* Short task:
Copy out the following irishtune.info newsletter in full, word for word.

* Text to read:
────────

Date: November 28th 2009

Dear irishtune.info Newsletter subscribers,

This newsletter, re-emerging now after a full year of silence, will be approximately a twice-a-year affair. If you are no longer interested in irishtune.info, or need to change your e-mail address, there is an instant, self-unsubscribe link for you to use at the very end of this e-mail.

Topics covered in this issue:

  1. What Happened to the Newsletter since October 2008?
  2. Biggest Headline of the Past Year: my.irishtune.info
  3. Invitation to the Facebook Page
  4. News Summary
  5. Help Upgrade irishtune.info

1. What Happened to the Newsletter since October 2008?


The company that was providing the server for irishtune.info apparently went out of business silently in early November 2008. We were left high and dry for a few days until I set things up at what is now the current hosting company. The only thing that was lost in the process was this Newsletter's online archives, going back to the year 2002, and any individual subscriber settings you may have had, such as digest options, etc. Fortunately I was able to extract your e-mail addresses, and that is exactly who is getting this first new Newsletter. Now that you original subscribers have received this, I will now open the new Newsletter to new subscribers. The archives will have to start from scratch right here!

This new Newsletter does not have a digest option, but it does have a number of advantages:
* Less frequent and with less details. If you want more frequent updates and conversation, see the "Invitation to the Facebook Page" below.
* Online archive - easy to browse and search the archives even if you don't subscribe.
* RSS feed - you can get notified of new issues even if you don't subscribe.
* Portable - I can easily move this newsletter to a different server or to an entirely different mailing-list program for any reason.

2. Biggest Headline of the Past Year


... was the the public release of "my.irishtune.info" (My Irish Tune Info)

As you may have noticed while using irishtune.info this year, I finally turned "on" for public use the "my.irishtune.info" personalization features I had been building for myself and a small, private group of fellow musicians over the past several years.

────────

* Data:
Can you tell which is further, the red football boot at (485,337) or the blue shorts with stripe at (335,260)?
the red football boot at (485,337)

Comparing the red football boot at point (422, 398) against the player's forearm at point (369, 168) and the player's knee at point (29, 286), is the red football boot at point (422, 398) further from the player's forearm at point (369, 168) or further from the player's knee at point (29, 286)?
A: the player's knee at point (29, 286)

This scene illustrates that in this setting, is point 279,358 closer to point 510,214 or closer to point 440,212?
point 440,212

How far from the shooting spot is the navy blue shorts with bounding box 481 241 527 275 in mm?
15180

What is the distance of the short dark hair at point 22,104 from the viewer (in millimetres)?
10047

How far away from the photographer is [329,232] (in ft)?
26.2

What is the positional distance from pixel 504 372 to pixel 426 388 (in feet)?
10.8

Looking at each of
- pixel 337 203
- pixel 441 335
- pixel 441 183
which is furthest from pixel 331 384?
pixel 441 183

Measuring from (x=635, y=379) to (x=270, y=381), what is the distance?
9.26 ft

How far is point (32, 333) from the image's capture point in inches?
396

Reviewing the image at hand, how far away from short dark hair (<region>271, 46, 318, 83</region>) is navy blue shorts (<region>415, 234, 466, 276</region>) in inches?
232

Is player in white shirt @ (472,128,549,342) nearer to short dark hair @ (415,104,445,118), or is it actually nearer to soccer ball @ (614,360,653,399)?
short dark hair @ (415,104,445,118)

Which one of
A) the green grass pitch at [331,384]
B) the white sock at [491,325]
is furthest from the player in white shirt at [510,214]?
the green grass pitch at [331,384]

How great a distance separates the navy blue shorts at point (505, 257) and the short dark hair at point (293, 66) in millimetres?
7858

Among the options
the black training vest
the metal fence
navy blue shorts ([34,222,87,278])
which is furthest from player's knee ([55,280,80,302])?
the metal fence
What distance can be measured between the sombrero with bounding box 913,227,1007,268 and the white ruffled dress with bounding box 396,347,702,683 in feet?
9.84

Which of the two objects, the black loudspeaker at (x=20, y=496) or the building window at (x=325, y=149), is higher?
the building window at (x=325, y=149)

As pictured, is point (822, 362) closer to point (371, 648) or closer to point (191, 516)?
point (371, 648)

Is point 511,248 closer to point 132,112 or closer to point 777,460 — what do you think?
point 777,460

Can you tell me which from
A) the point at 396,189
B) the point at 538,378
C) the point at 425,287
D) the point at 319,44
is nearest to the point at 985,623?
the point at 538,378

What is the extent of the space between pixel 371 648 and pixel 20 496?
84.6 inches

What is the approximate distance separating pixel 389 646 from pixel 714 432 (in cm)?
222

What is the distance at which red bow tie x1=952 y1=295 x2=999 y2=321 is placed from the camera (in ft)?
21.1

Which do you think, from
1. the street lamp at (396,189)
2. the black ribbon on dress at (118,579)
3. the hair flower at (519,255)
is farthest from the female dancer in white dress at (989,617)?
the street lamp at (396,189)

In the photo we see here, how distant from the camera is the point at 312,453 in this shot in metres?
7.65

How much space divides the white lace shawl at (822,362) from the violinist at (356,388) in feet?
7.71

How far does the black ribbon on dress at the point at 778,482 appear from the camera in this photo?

────────

* Reply:
Date: November 28th 2009

Dear irishtune.info Newsletter subscribers,

This newsletter, re-emerging now after a full year of silence, will be approximately a twice-a-year affair. If you are no longer interested in irishtune.info, or need to change your e-mail address, there is an instant, self-unsubscribe link for you to use at the very end of this e-mail.

Topics covered in this issue:

  1. What Happened to the Newsletter since October 2008?
  2. Biggest Headline of the Past Year: my.irishtune.info
  3. Invitation to the Facebook Page
  4. News Summary
  5. Help Upgrade irishtune.info

1. What Happened to the Newsletter since October 2008?


The company that was providing the server for irishtune.info apparently went out of business silently in early November 2008. We were left high and dry for a few days until I set things up at what is now the current hosting company. The only thing that was lost in the process was this Newsletter's online archives, going back to the year 2002, and any individual subscriber settings you may have had, such as digest options, etc. Fortunately I was able to extract your e-mail addresses, and that is exactly who is getting this first new Newsletter. Now that you original subscribers have received this, I will now open the new Newsletter to new subscribers. The archives will have to start from scratch right here!

This new Newsletter does not have a digest option, but it does have a number of advantages:
* Less frequent and with less details. If you want more frequent updates and conversation, see the "Invitation to the Facebook Page" below.
* Online archive - easy to browse and search the archives even if you don't subscribe.
* RSS feed - you can get notified of new issues even if you don't subscribe.
* Portable - I can easily move this newsletter to a different server or to an entirely different mailing-list program for any reason.

2. Biggest Headline of the Past Year


... was the the public release of "my.irishtune.info" (My Irish Tune Info)

As you may have noticed while using irishtune.info this year, I finally turned "on" for public use the "my.irishtune.info" personalization features I had been building for myself and a small, private group of fellow musicians over the past several years.